Mais aussi les dépenses d’équipement qui s’accroissent à 4.019,3 milliards de dinars. Soit une accentuation de 2,7 % par rapport aux chiffres de la loi de finances complémentaire (LFC) 2022. En fait, c’est le budget le plus élevé de l’Algérie, en 2023, depuis l’indépendance. C’est, d’ailleurs, ce qu’a révélé le ministre des Finances, Brahim Djamel Kassali, ce mardi.

Et ce, alors qu’il mettait sur la table le projet de loi de finances (PLF) devant l’Assemblée populaire nationale (APN). Selon le média Echorouk, il s’agirait d’une séance plénière. Du reste, le déficit budgétaire passera de 4.092,3 milliards de dinars, dans les prévisions de clôture pour 2022, à un déficit moyen de 5.720,0 milliards de dinars. Ceux-ci concernent la période 2023-2025, selon ladite source.

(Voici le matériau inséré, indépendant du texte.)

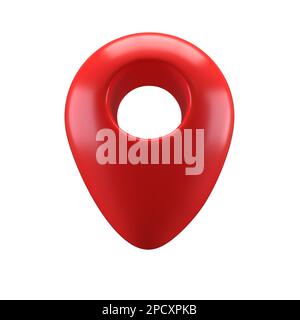 Red glossy map geo tag pin isolated on white background. 3d rendering ...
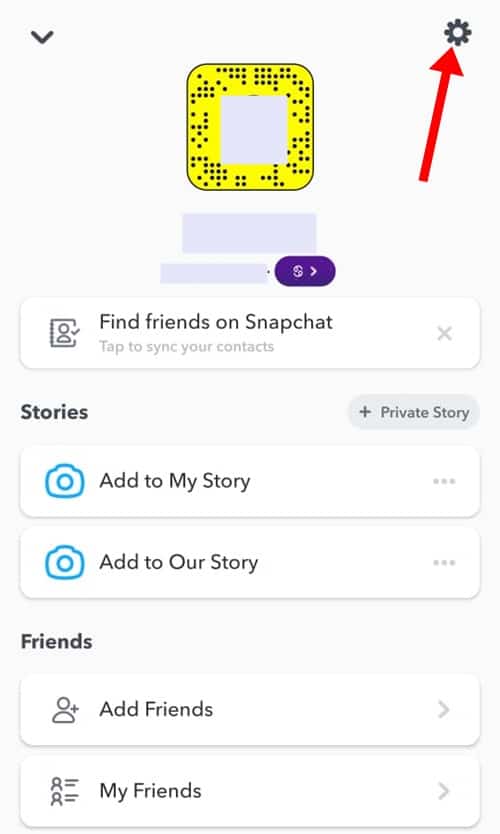 Dişli Simgesine dokunun - Hesabı Snapchat'tan Kaldır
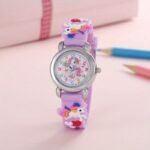 Fashionable Children'S Colorful Cartoon Wrist Watch For Ages 3-14, Pvc Strap, Plastic Case, Cute Round Dial With Quartz Movement, Non-Waterproof, White - By Dobroa - Image 4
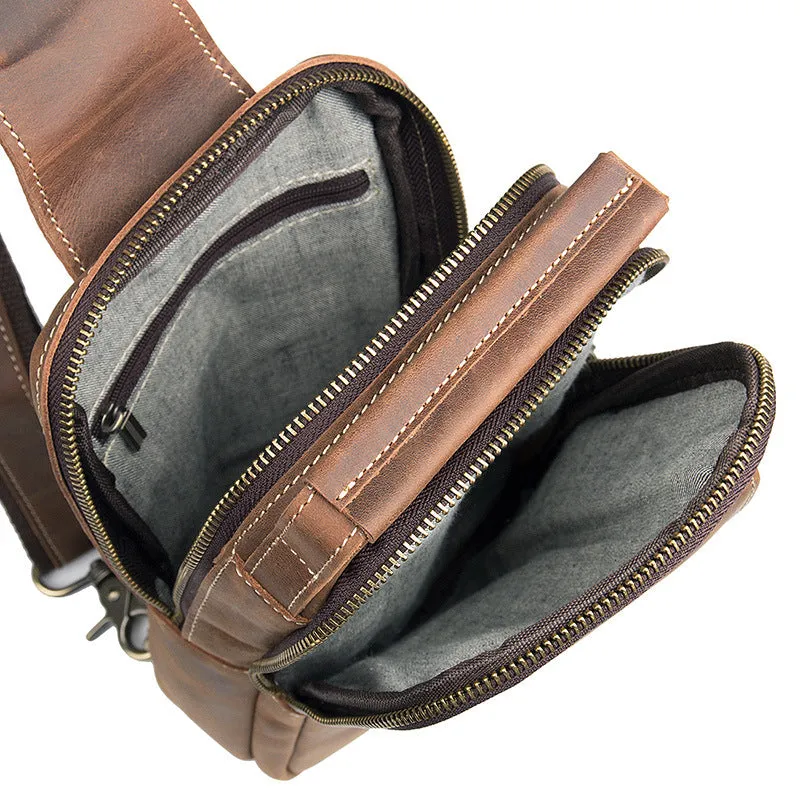 Vintage Crazy Horse Leather Fanny Pack, Chest Pack, Full Grain Leather Sling Bag, Leather Shoulder Bag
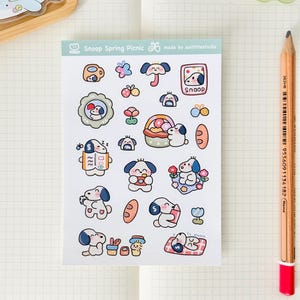 Adesivos para piquenique de primavera do Snoop | Adesivos para bullet journal, adesivos fofos para planner, adesivos para scrapbook, carta para amigo por correspondência | cachorrinho fofo, piquenique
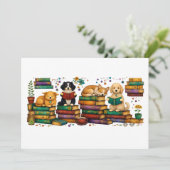 Honden die boeken lezen, gezellige bibliotheek scè kaart (Staand voorkant)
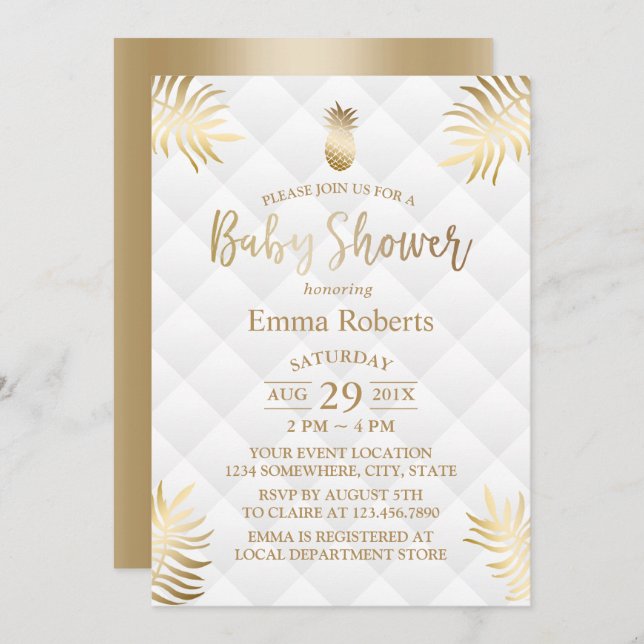 Invitación Baby Shower Gold Pineapple Elegante Tropical (Anverso / Reverso)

La volonté de l’Algérie de rejoindre le groupe des BRICS

L’expert économique Ishak Kharchi s’est prononcé au sujet de l’accentuation de ce budget auprès du média Echorouk. D’après lui, l’attribution d’un budget énorme, à travers le PLF, pour l’année à venir est intervenue suite aux exigences de la phase. Puisque celle-ci nécessite davantage de dépenses parallèlement à l’orientation globale de l’État algérien.

Il s’agirait, selon le même intervenant, de la volonté du gouvernement de rejoindre le groupe des BRICS. Ce qui nécessite de relever le seuil du produit intérieur brut (PIB). Kharchi a surenchéri : « Il n’est pas possible d’adhérer sans augmenter les investissements ». Tout en soulignant que ce budget colossal reflétera positivement sur le taux de croissance.

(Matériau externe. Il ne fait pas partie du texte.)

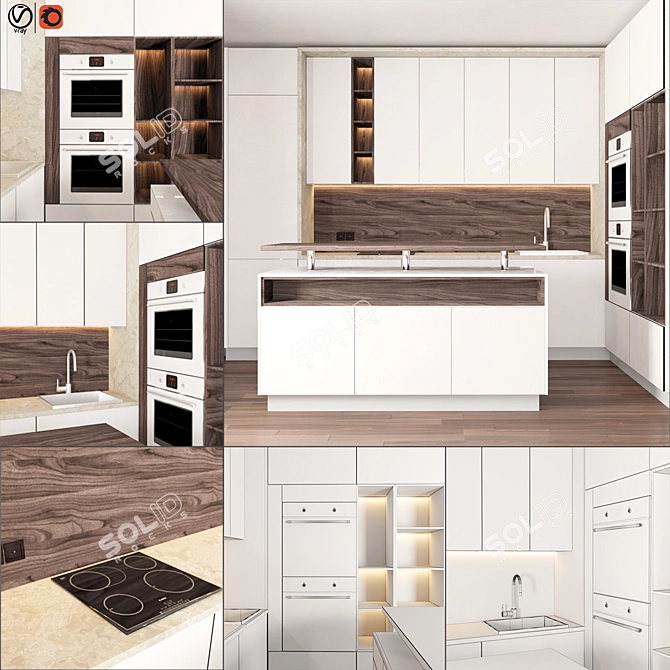 Sleek Kitchen Design: UV Mapped, Textured, Max 2013 3D model image 1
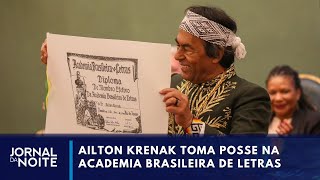 Ailton Krenak toma posse na Academia Brasileira de Letras  Jornal da Noite [upl. by Naed]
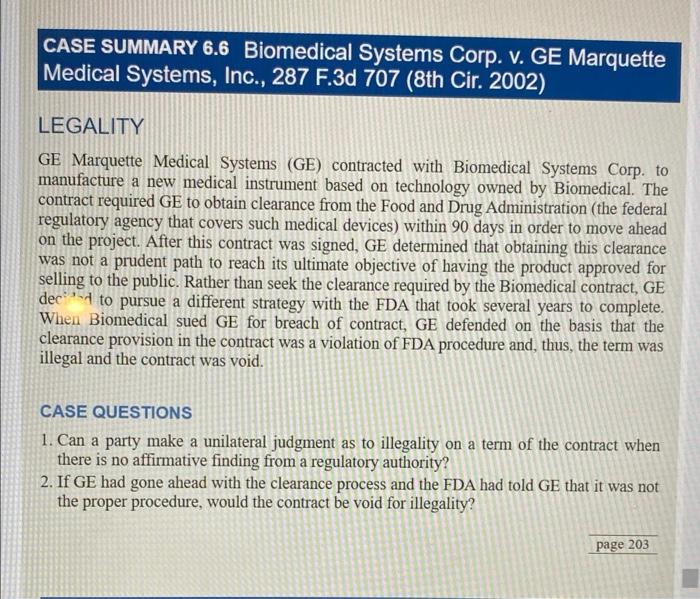 please answer 1 and 2 CASE SUMMARY 6.6 Biomedical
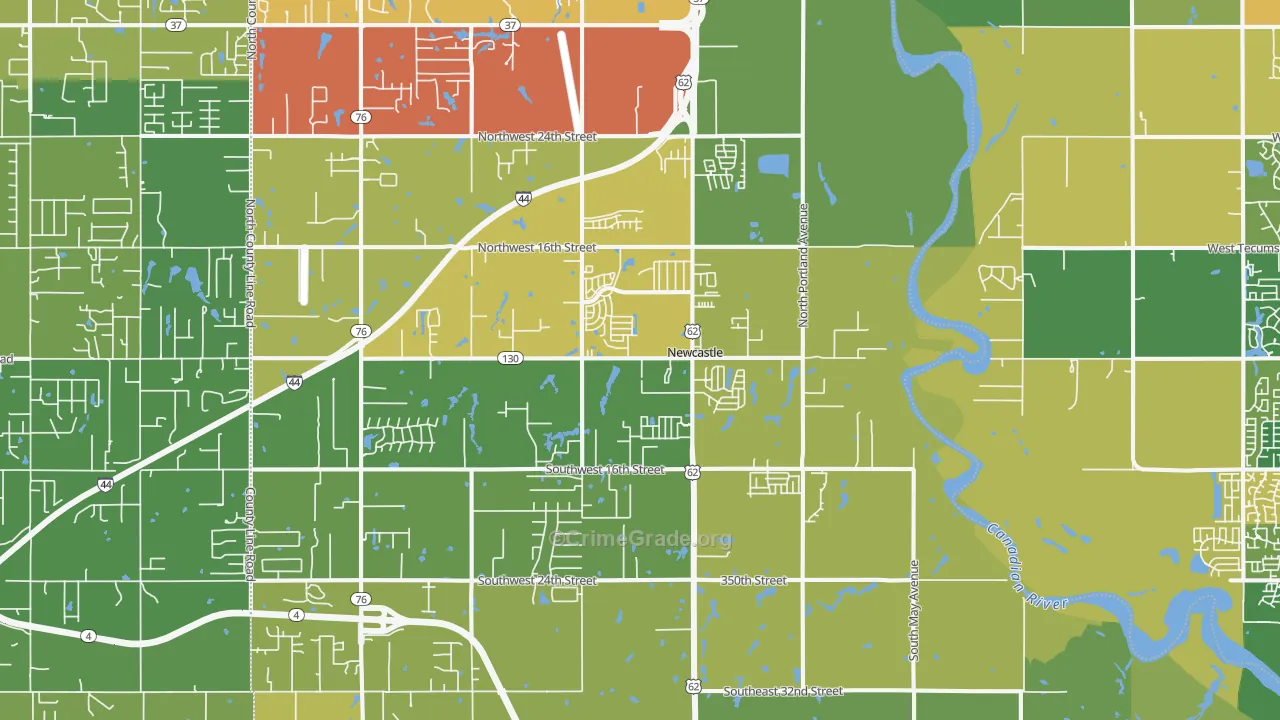 Newcastle, OK Map of Drug-Related Crime Rates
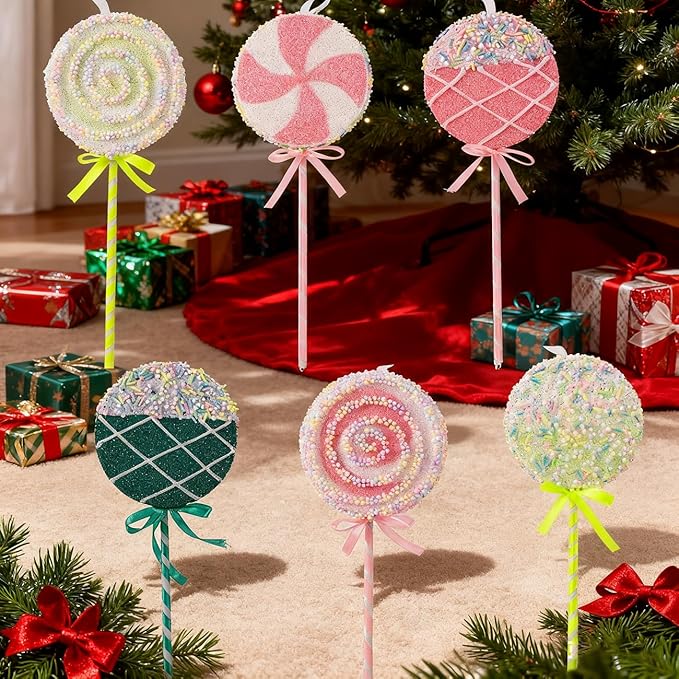 LANGXUN 6pcs Lollipop Candy Land 2025 Xmas Birthday Party Wedding Suppiles Decoration, Hanging Candy Cane Christmas Tree Décor, Christmas Decorative Hanging Ornaments Crafts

Sachant que celui-ci, selon Kharchi, devrait s’écrire à deux chiffres dans les années à venir, soit plus de 10 %. D’autre part, il a affirmé que les conditions sociales exigent désormais davantage de dépenses. Avant de faire savoir que cela a nécessité la hausse du budget de gestion, notamment la masse salariale, via le PLF 2023.